A la suite de notre saisine et en réponse aux ruptures d’approvisionnement impactant depuis plusieurs mois les médicaments à base de sertraline, les autorités sanitaires ont autorisé la dispensation et la prise en charge des préparations magistrales de sertraline, en publiant de façon quasi-concomitante une recommandation de l’ANSM en ce sens ainsi qu’un arrêté fixant le prix de vente et les conditions de prise en charge de ces préparations magistrales.

La FSPF déplore toutefois l’absence de concertation et de transparence des autorités sanitaires dans la fixation du prix de vente au public des préparations magistrales.
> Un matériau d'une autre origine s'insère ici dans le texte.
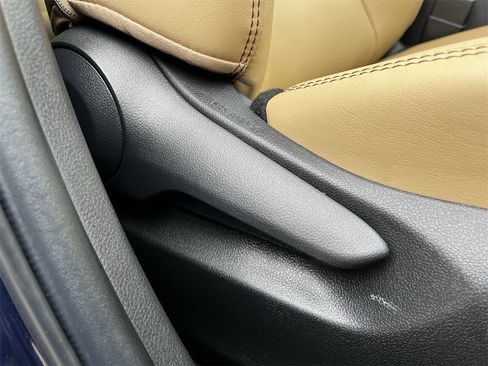 Used 2023 Toyota RAV4 XLE Premium image 27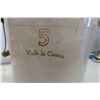Image 6 : Stoneware 5 Gallon Crock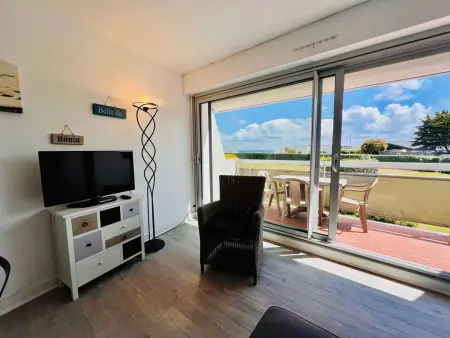 Charmant 2 pièces rénové à Quiberon avec balcon, parking et wifi, animaux admis - Photo 2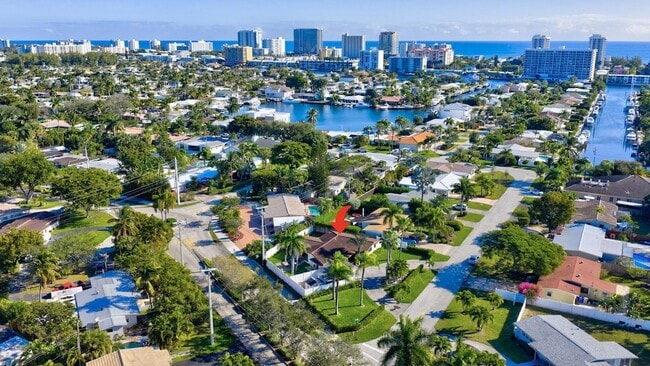 Photo - 2601 NE 8th Ct House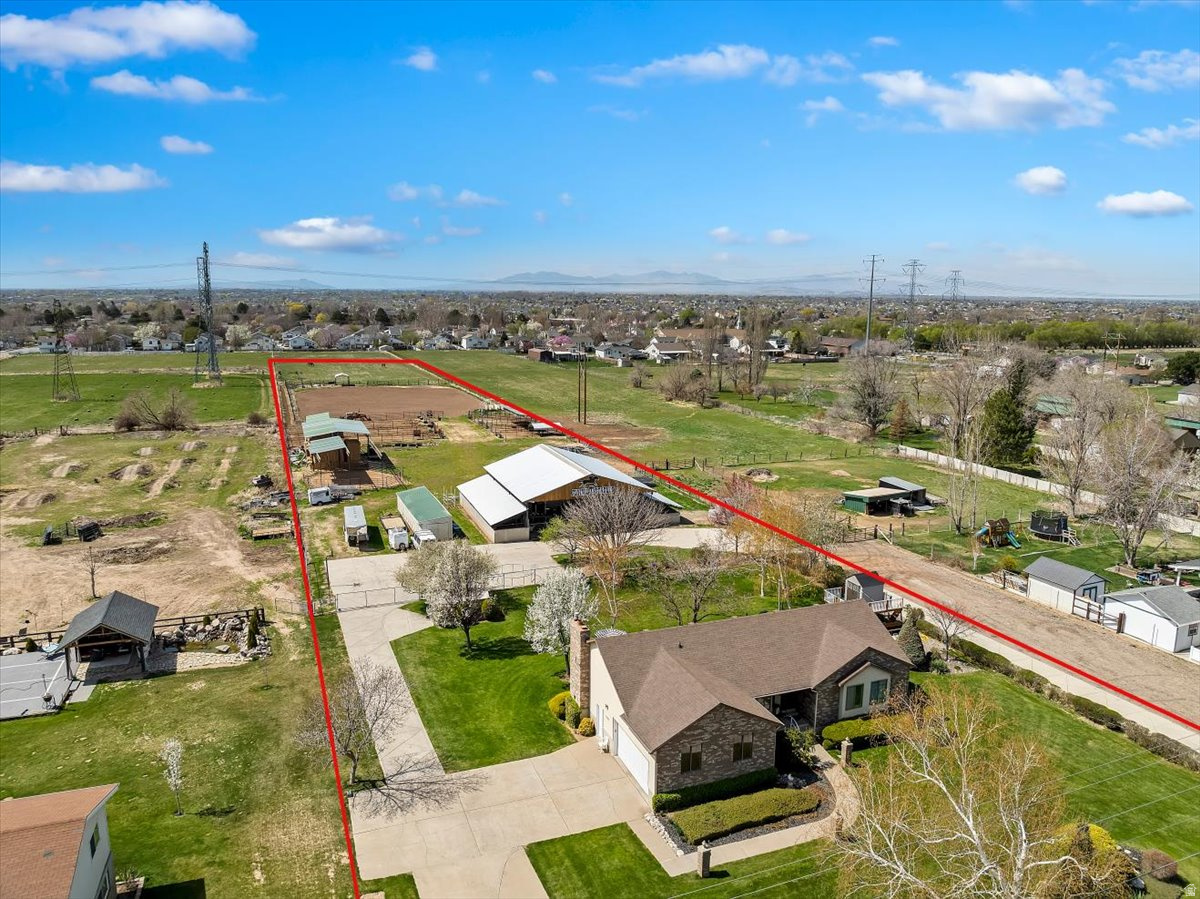 FLYING T STABLES - Residential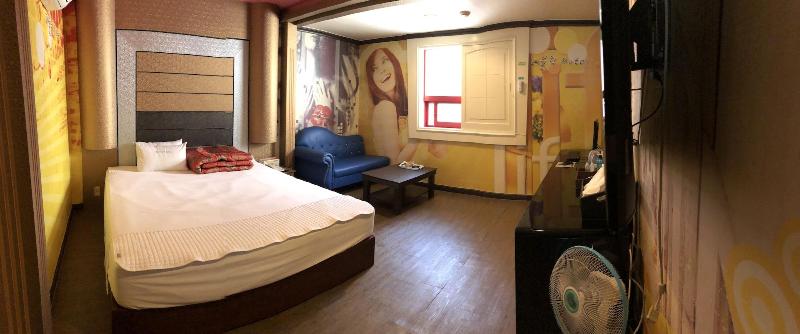 Public Hotel image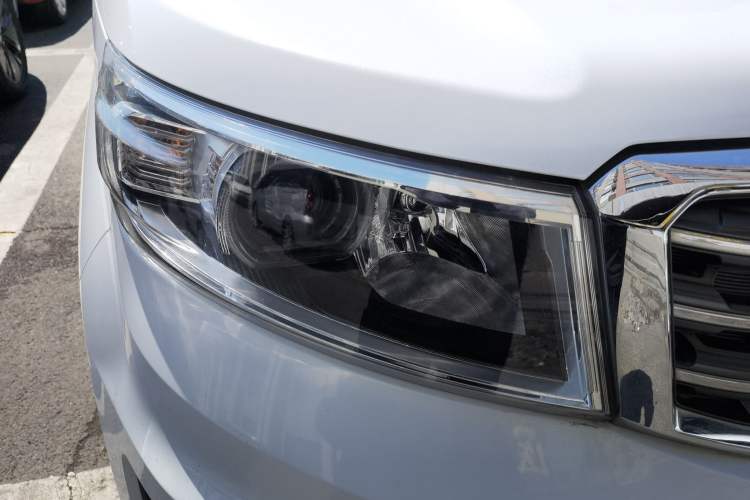 Used CHANGAN OSHAN X70A 2018 1.5L Manual Comfort Model Right Front Headlight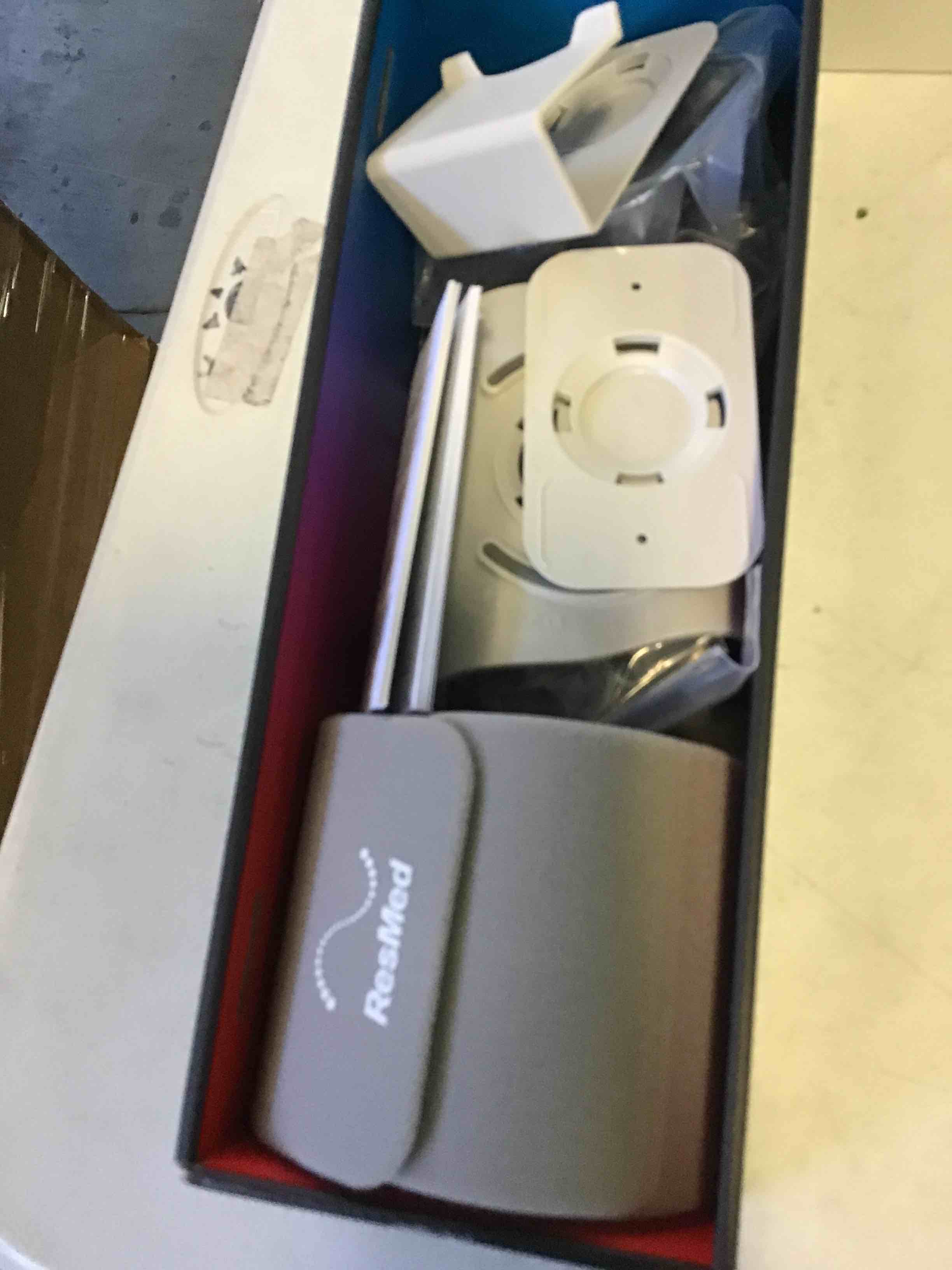 https://s3.amazonaws.com/lotting-images-prod/bidfta/ORG5354675_1693580426542.jpeg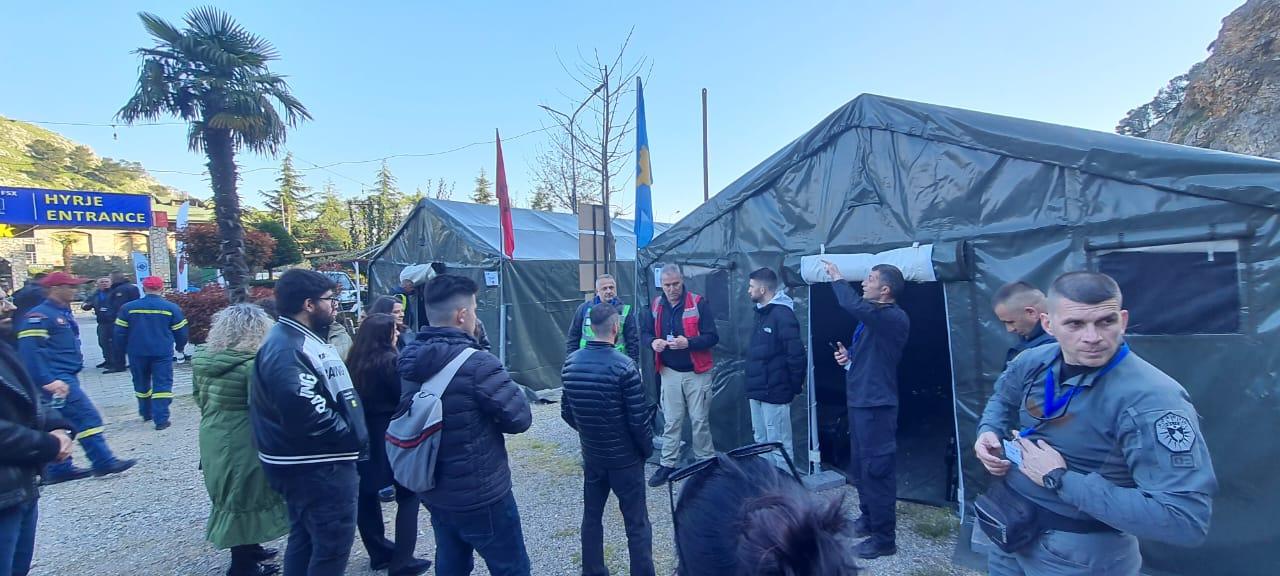 Students meeting the Teams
Outre un manque de considération à l’égard de notre profession, cette fixation unilatérale de prix de vente extrêmement bas a conduit un nombre significatif d’officines sous-traitantes à interrompre la réalisation de ces préparations magistrales.

La semaine prochaine, la FSPF sera reçue au cabinet du Yannick NEUDER, ministre de la Santé et de l’Accès aux soins, et ne manquera pas d’alerter sur la gravité de la situation et l’urgence d’une révision des tarifs des préparations magistrales.